The sand method isn't difficult to arrange, either. The only thing necessary is one or more containers and an appropriate place to store them. A specific type of sand is preferred, however: slightly damp play sand, a product commonly sold at home improvement stores in 50-pound bags.

How to store carrots in sand

Wooden or plastic crates as well as cardboard boxes are suitable for holding carrots in a layer of sand; this trick works for other root vegetables like beets, turnips, and ginger, too. Keeping the container in a cool place is essential though; ideally, a spot where the temperature is above freezing, but below 40 degrees Fahrenheit. High humidity is also preferred, making a basement or garage a good choice.

Before you start filling your containers, however, there is some basic prep work that needs to be done. Although it's not necessary to clean the carrots completely, caked dirt or soil should be brushed off, and the leafy tops (aka fronds or carrot greens) need to be removed. Also, eliminate any carrots that exhibit skin damage (nicks, gouges, and the like), as these are more prone to rotting; in storage, this rotting can spread to healthy specimens as well. 

Leave out for at least two days of air exposure to help cure the skin, and then the carrots are ready to be loaded in their containers with sand. Start with at least a two-inch layer to line the bottom. As you start to layer in the veggies, make sure there is space between each one. Then completely cover with sand. Continue layering in this way until the box or crate has been filled.

Tips for cleaning carrots after a long storage period

It bears noting that, if you plan on storing lots of carrots, a container filled with sand can become very heavy and thus potentially problematic if it needs to be moved. Some people attempt to avoid these difficulties by keeping the containers on four-wheeled dollies, so they can be rolled if necessary. This solution serves another function, too, as boxes or crates should ideally be elevated off the ground during storage.
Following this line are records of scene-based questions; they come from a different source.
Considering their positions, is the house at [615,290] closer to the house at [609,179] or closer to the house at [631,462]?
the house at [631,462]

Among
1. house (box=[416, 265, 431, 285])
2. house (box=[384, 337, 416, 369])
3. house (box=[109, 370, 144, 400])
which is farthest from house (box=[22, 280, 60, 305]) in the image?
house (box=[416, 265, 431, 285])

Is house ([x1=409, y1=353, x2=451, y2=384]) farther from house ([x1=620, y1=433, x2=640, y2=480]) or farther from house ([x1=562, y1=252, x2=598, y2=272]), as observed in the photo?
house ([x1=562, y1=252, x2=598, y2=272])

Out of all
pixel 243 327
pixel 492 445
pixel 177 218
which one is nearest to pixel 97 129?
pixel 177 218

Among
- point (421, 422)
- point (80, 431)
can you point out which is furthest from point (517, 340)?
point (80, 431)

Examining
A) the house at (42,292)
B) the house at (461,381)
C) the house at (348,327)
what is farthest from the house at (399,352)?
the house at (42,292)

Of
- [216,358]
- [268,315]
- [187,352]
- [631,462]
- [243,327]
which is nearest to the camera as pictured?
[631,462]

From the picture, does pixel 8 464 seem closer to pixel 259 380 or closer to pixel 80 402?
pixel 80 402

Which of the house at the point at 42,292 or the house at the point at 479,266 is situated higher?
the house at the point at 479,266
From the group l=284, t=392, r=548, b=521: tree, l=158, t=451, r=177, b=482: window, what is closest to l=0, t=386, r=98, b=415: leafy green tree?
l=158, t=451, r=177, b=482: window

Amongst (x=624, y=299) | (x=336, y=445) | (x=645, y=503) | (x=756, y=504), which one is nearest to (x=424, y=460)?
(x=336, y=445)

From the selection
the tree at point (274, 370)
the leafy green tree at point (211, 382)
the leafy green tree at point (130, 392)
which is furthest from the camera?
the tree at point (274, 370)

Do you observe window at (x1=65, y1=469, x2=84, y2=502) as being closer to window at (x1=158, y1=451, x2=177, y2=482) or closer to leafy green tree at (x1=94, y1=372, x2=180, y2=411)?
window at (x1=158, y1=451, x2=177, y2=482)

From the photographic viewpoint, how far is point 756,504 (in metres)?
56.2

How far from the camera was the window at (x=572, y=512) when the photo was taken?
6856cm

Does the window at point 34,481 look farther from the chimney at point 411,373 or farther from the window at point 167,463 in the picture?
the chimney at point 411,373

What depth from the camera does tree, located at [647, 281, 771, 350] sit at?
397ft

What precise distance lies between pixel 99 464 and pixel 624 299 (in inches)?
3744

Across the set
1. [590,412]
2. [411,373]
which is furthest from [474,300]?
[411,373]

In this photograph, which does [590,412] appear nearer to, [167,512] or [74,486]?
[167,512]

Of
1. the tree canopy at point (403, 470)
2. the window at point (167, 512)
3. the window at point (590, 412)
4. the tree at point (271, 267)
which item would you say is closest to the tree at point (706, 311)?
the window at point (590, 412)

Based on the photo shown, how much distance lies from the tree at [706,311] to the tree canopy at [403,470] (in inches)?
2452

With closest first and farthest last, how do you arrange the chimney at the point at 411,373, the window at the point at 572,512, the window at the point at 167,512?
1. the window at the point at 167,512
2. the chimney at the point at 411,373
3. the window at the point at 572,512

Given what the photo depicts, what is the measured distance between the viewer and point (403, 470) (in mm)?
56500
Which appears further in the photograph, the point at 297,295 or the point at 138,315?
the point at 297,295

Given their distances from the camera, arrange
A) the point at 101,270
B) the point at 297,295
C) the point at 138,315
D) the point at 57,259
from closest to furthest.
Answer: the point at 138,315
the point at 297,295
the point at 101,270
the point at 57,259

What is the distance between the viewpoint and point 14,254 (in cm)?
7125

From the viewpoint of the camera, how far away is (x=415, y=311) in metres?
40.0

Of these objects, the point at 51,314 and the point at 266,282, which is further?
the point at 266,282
So using a pallet or dedicated mobile dolly is recommended in all cases.

When you're ready to take them out of storage and begin cooking your carrots, make sure you clean them properly first. But wait until just before you're ready to cook them. To clean unpeeled carrots, use a scrub brush and warm water to remove dirt or sand. If peeled, a simple rinse under water should suffice. No soap or cleaner is needed, not even a dedicated produce wash; these items will not only alter the flavor of your carrots but may end up causing gastrointestinal distress as well if they're not carefully washed away and become accidentally ingested.